__What to produce__.
Echo the items below from the line that contains "Looking across" through the line that contains "which one is closest to woman", inclusive, and nothing more.

__Supplied entries__.

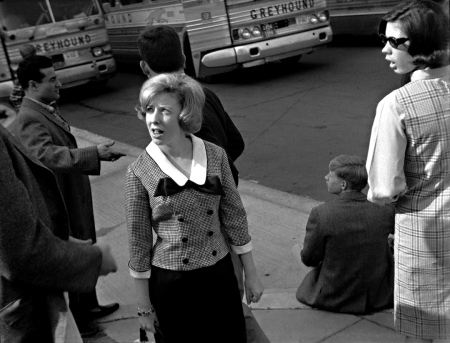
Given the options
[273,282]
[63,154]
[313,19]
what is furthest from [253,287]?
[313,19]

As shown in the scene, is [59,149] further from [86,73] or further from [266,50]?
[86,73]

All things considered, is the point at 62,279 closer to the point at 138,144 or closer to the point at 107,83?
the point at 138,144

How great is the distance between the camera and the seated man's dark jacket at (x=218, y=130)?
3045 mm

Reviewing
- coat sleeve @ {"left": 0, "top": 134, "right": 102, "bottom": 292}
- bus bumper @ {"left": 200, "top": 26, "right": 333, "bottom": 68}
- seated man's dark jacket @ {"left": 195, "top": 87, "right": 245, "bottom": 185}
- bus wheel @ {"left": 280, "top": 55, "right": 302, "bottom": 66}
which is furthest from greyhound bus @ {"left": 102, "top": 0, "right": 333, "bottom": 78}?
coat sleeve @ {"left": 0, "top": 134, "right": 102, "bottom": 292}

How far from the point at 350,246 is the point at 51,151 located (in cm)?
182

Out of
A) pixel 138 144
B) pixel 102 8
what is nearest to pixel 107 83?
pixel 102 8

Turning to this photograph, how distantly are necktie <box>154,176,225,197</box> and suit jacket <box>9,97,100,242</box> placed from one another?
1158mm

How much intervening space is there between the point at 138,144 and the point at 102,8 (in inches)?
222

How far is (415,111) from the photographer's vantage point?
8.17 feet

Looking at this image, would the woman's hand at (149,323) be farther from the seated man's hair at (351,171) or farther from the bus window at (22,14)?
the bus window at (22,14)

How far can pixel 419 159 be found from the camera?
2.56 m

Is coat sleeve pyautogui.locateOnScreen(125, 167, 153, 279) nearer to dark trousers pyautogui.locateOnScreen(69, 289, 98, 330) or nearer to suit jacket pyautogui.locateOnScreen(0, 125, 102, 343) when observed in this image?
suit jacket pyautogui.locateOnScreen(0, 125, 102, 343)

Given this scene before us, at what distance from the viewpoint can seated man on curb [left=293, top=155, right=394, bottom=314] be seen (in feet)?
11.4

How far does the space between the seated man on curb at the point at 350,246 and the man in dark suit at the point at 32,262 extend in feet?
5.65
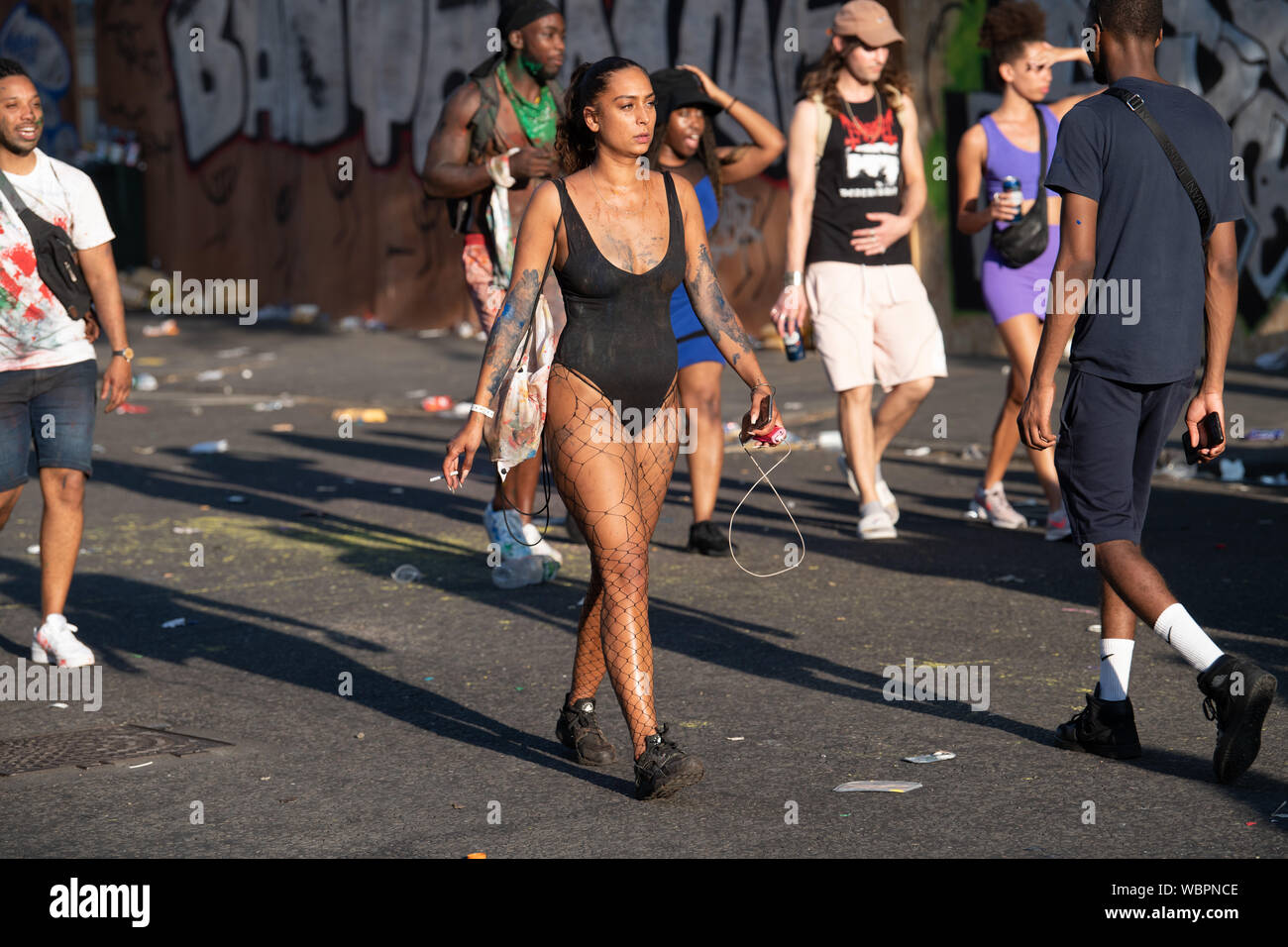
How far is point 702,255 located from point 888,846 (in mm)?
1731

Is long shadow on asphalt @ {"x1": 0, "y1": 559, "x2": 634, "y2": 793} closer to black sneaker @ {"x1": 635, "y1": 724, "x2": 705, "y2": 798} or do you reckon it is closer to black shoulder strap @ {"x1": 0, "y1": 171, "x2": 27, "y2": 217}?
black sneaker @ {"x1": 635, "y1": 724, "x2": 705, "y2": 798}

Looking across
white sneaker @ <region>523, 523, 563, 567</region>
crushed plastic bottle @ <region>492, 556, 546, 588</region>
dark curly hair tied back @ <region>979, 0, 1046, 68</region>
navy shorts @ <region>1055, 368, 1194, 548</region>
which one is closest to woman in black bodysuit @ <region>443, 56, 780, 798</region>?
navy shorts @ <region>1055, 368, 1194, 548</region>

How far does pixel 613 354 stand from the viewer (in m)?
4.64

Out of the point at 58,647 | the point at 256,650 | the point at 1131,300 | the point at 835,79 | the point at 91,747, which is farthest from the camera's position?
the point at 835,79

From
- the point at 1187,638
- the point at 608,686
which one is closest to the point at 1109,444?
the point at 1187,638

* * *

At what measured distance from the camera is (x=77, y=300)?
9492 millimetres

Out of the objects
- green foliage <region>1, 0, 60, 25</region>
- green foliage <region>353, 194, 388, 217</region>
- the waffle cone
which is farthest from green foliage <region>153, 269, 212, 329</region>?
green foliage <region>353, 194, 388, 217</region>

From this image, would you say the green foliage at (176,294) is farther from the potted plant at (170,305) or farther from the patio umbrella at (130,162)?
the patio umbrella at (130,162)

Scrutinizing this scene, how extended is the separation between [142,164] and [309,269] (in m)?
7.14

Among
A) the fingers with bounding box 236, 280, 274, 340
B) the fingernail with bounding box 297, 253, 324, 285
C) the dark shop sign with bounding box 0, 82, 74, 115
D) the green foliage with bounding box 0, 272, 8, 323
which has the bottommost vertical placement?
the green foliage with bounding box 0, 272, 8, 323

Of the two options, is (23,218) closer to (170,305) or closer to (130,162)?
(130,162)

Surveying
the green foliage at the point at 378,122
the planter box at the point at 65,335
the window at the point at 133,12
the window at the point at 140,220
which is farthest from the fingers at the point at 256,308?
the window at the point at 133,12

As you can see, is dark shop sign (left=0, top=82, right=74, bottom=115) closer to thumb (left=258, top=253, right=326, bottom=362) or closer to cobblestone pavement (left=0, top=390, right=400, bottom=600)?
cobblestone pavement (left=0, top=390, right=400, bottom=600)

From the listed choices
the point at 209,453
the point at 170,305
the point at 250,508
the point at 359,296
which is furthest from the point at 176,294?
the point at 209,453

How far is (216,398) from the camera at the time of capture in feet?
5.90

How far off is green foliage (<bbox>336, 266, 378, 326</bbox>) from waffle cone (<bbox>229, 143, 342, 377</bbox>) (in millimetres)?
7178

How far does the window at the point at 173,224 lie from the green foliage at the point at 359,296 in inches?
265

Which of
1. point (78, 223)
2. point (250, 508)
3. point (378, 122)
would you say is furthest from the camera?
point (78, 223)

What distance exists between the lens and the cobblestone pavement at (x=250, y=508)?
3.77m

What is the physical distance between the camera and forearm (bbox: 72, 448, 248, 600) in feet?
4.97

__Solved exercise__.
Looking across
white sneaker @ <region>523, 523, 563, 567</region>
crushed plastic bottle @ <region>492, 556, 546, 588</region>
dark curly hair tied back @ <region>979, 0, 1046, 68</region>
navy shorts @ <region>1055, 368, 1194, 548</region>
which one is closest to woman in black bodysuit @ <region>443, 56, 780, 798</region>?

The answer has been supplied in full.